The certification and attestation part of identity management is clearly focused on the 'who has access to what?' question. But access review compliance is really identifying failings further up stream in the identity management architecture. Reviewing previously created users, or previously created authorization policies and finding excessive permissions or misaligned policies, shows failings with the access decommissioning process or business to authorization mapping process.The Basic Pillars of Identity & Access Management
The creation and removal of account data from target systems falls under a provisioning component. This layer is generally focused on connectivity infrastructure to directories and databases, either using agents or native protocol connectors. The tasks, for want of a better word, are driven either by static rules or business logic, generally encompassing approval workflows. The actual details and structure of what needs to be created or removed is often generated elsewhere - perhaps via roles, or end user requests, or authoritative data feeds. The provisioning layer helps fulfill what system level accounts and permissions need creating. This could be described as compliance by design
and would be seen as a panacea deployment, with quite a pro-active approach to security, based on approval before creation.
The second area could be the authorization component. Once an account exists within a target system, there is a consumption phase, where an application or system uses that account and associated permissions to manage authorization. The 'what that user can do' part. This may occur internally, or more commonly, leverage an external authorization engine, with a policy decision point and policy enforcement point style architecture. Here there is a reliance on the definition of authorization policies that can control what the user can do. These policies may include some context data such as what the use is trying to access, the time of day, IP address and perhaps some business data around who the user is - department, location and so on. These authorization 'policies' could be as simply as the read, write, execute permission bits set within a Unix system (the policy here is really quite implicit and static), or something more complex that has been crafted manually or automatically and specific to a particular system, area and organisation. I'd describe this phase as compliance by control,
where the approval emphasis is on the authorization policy.
At both the account level and authorization level, there is generally some sort of periodic review. This review could be for internal or external compliance, or to simply help align business requirements with the underlying access control fulfillment layer. This historically would be the 'who has access to what?' part.
This would be quite an important - not to mention costly from a time and money perspective - component for disconnected identity management infrastructures. This normally requires a centralization of identity data, that has been created and hopefully approved at some point in the past. The review is to help identify access misalignment, data irregularities or controls that no longer fulfill the business requirements.
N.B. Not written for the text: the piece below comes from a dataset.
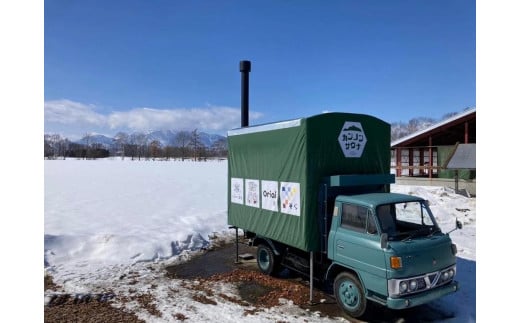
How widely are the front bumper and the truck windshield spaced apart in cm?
95

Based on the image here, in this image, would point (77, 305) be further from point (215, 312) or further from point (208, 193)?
point (208, 193)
This review process is often marred by data analysis problems, complexity, a lack of understanding with regards to who should perform reviews, or perhaps a lack of clarity surrounding what should be certified or what should be revoked.SIEM, Activities and Who Has Accessed What?
One of the recent expansions of the access review process has been to marry together security information and event monitoring (SIEM) data with the identity and access management extracts. Being able to see what an individual has actually done with their access, can help to determine whether they actually still need certain permissions. For example, if a line manager is presented with a team member's directory access which contains 20 groups, it could be very difficult to decide which of those 20 groups are actually required for that individual to fulfill their job. If, on the other hand, you can quickly see that out of the 20 groups, twelve were not used within the last 12 months, that is a good indicator that they are no longer required on a day to day basis and should be removed.
There is clearly a big difference between what the user can
access and what they actually have
accessed. Getting this view, requires quite low level activity logging within a system, as well as the ability to collect, correlate, store and ultimately analyse that data. SIEM systems do this well, with many now linking to profiling and identity warehouse technologies to help create this meta-warehouse. This is another movement to the generally accepted view of 'big data'. Whilst this central warehouse is now very possible, the end result, is still only really trying to speed up the process of finding failures further up the identity food chain.Movement to Identity 'Intelligence'
I've talked about the concept of 'identity intelligence'
a few times in the past. There is a lot of talk about moving from big data to big intelligence and security analytics
is jumping on this band wagon too. But in reality, intelligence in this sense is really just helping to identify the failings faster. This isn't a bad thing, but ultimately it's not particularly sustainable or actual going to push the architecture forward to help 'cure' the identified failures. It's still quite reactive. A more proactive approach is to apply 'intelligence' at every component of the identity food chain to help make identity management more agile, responsive and aligned to business requirements. I'm not advocating what those steps should be, but it will encompass an approach and mindset more than just a set of tools and rest heavily on a graph based view of identity.
By analyzing the 'who has accessed' part of the identity food chain, we can gain yet more insight in to who and what should be created and approved, within the directories and databases that under pin internal and web based user stores. Ultimately this may make the access review component redundant once and for all.